• **REQUIRED WORK**: Reproduce the rows between the line containing "Of point 219,238" and the line containing "What is the approximate", both ends included, with no changes and nothing else.

• **TASK MATERIAL**:
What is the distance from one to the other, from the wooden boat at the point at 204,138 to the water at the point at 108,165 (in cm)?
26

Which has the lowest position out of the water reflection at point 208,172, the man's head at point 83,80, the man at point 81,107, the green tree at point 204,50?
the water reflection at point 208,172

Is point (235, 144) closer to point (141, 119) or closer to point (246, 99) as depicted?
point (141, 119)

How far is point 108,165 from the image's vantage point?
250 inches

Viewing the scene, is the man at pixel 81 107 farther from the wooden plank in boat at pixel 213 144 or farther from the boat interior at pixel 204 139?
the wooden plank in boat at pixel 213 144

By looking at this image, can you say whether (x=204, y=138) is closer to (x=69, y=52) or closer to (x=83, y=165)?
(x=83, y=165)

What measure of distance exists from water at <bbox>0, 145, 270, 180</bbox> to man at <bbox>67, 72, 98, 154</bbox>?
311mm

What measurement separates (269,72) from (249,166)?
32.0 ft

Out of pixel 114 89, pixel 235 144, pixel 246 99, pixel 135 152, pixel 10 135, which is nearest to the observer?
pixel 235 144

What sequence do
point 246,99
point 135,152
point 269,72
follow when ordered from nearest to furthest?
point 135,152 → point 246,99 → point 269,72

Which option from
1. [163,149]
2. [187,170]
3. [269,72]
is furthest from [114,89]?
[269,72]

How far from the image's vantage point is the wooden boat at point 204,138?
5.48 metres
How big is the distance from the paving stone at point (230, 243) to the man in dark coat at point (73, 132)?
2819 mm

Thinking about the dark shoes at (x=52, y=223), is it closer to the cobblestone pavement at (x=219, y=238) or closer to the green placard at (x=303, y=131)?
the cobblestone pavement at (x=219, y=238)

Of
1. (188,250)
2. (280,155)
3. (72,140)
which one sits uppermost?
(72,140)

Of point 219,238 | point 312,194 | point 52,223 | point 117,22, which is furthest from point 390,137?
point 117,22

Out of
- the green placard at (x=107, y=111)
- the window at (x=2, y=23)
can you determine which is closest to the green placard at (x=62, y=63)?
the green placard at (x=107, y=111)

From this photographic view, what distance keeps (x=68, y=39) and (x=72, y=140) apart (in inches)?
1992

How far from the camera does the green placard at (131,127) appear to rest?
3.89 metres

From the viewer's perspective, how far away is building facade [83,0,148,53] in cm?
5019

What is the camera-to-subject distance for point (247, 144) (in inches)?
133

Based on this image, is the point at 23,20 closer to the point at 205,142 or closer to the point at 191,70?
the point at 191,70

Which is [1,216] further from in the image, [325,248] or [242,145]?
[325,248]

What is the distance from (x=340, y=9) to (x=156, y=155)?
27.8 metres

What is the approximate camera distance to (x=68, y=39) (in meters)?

* * *

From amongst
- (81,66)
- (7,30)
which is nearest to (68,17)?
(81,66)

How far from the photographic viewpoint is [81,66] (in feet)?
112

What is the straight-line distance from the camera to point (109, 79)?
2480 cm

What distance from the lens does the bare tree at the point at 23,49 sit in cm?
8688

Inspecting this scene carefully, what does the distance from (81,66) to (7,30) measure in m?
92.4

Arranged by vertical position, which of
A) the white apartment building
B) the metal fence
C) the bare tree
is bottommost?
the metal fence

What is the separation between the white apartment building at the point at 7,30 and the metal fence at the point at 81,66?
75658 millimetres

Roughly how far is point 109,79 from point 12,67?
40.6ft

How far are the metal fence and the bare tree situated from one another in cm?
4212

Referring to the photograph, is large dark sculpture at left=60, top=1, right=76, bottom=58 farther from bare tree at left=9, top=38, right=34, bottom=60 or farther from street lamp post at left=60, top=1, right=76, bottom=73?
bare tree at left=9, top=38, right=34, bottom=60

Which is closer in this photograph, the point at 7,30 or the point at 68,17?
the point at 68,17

...

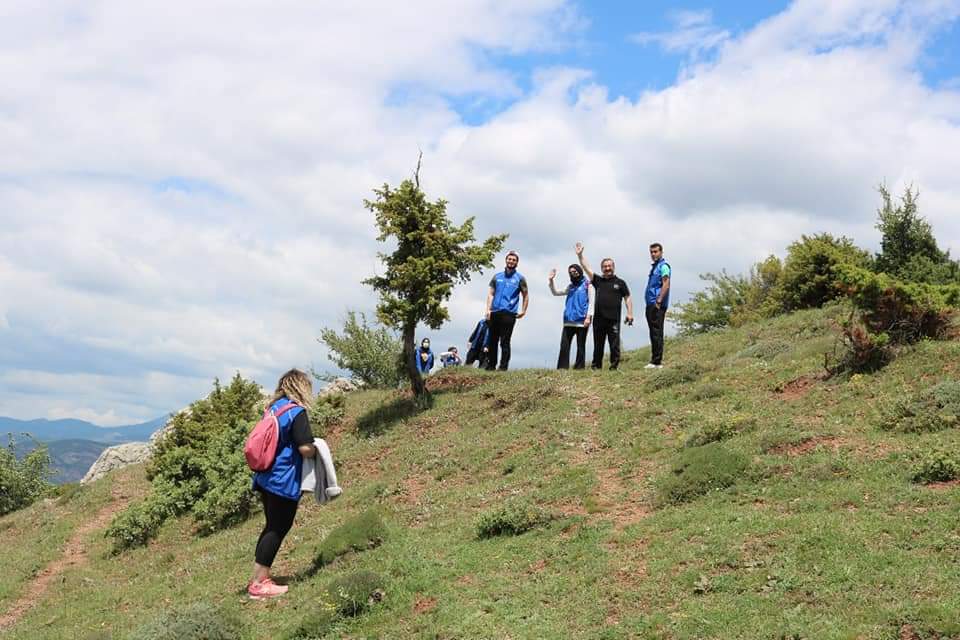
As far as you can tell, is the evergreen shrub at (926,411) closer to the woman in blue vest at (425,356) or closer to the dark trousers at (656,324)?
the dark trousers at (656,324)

• **ANSWER TO THE PROBLEM**:
Of point 219,238 | point 312,194 | point 52,223 | point 117,22, which is furthest from point 390,137?
point 117,22

Out of
- the green placard at (x=107, y=111)
- the window at (x=2, y=23)
can you determine which is closest to the green placard at (x=62, y=63)?
the green placard at (x=107, y=111)

From this photographic view, what distance keeps (x=68, y=39) and (x=72, y=140) apart (in inches)?
1992

How far from the camera does the green placard at (131,127) appear to rest?
3.89 metres

From the viewer's perspective, how far away is building facade [83,0,148,53] in cm?
5019

What is the camera-to-subject distance for point (247, 144) (in inches)?
133

Based on this image, is the point at 23,20 closer to the point at 205,142 or closer to the point at 191,70?
the point at 191,70

Which is [1,216] further from in the image, [325,248] or [242,145]?
[325,248]

What is the distance from (x=340, y=9) to (x=156, y=155)?
27.8 metres

What is the approximate camera distance to (x=68, y=39) (in meters)?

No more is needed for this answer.